Can you give every line of the listing below as a numbered list, skipping the blank lines and leaving out the pictures?

[BEGIN Provided data]

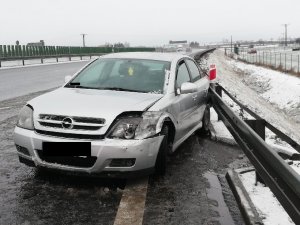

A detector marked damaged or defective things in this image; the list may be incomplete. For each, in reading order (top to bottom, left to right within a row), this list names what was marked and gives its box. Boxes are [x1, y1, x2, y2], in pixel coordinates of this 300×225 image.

damaged car hood [28, 87, 162, 134]
crumpled front bumper [14, 126, 164, 178]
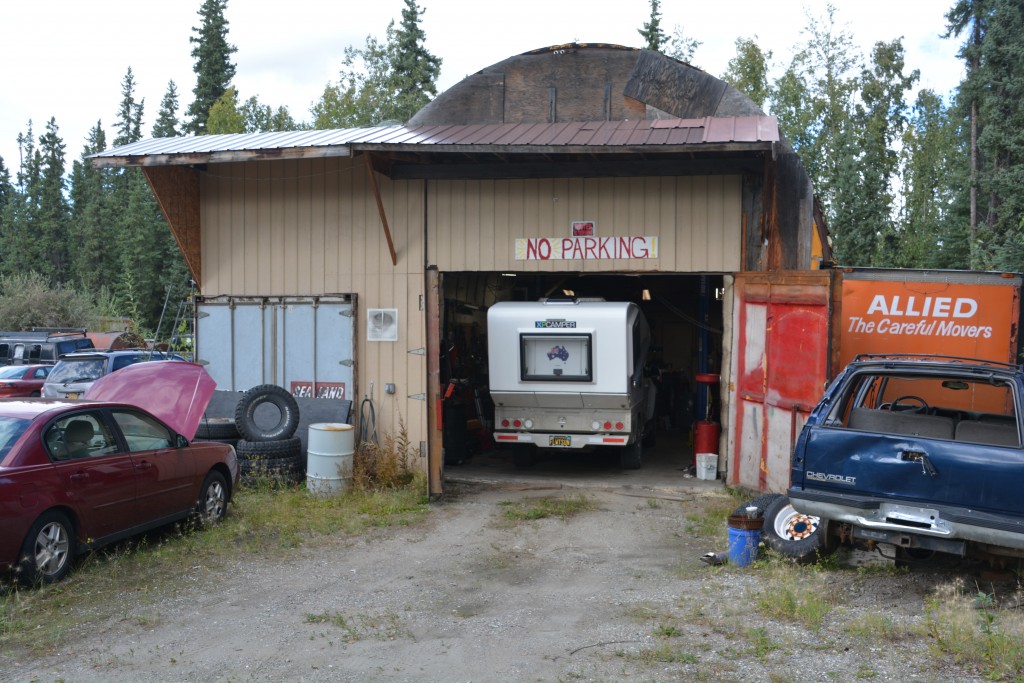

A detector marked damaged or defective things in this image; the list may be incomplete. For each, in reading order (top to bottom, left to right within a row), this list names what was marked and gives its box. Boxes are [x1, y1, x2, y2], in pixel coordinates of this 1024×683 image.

rusty metal roof [90, 115, 776, 168]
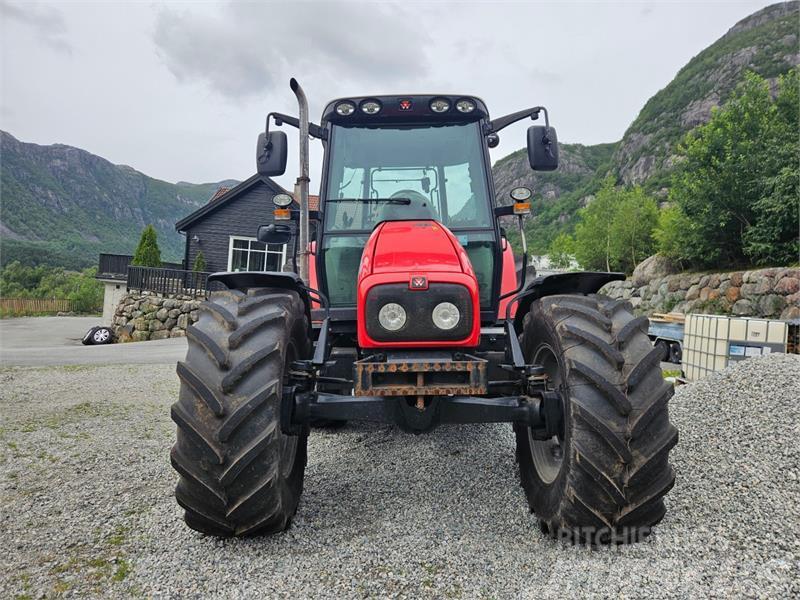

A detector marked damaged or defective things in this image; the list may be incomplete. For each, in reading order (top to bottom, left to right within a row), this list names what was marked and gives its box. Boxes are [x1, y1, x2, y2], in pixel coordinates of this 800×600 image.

rusted metal part [354, 358, 488, 396]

[END Provided data]

• _Worked solution_:
1. A detector marked damaged or defective things in this image; the list may be incomplete. For each, in reading order (top to bottom, left to right within a row), this list names what was marked and gives its box. Boxes are [x1, y1, x2, y2], in pixel coordinates of this 300×225 image.
2. damaged car hood [28, 87, 162, 134]
3. crumpled front bumper [14, 126, 164, 178]
4. A detector marked damaged or defective things in this image; the list may be incomplete. For each, in reading order (top to bottom, left to right within a row), this list names what was marked and gives its box. Boxes are [x1, y1, x2, y2], in pixel coordinates of this 1024×683 image.
5. rusty metal roof [90, 115, 776, 168]
6. A detector marked damaged or defective things in this image; the list may be incomplete. For each, in reading order (top to bottom, left to right within a row), this list names what was marked and gives its box. Boxes are [x1, y1, x2, y2], in pixel coordinates of this 800×600 image.
7. rusted metal part [354, 358, 488, 396]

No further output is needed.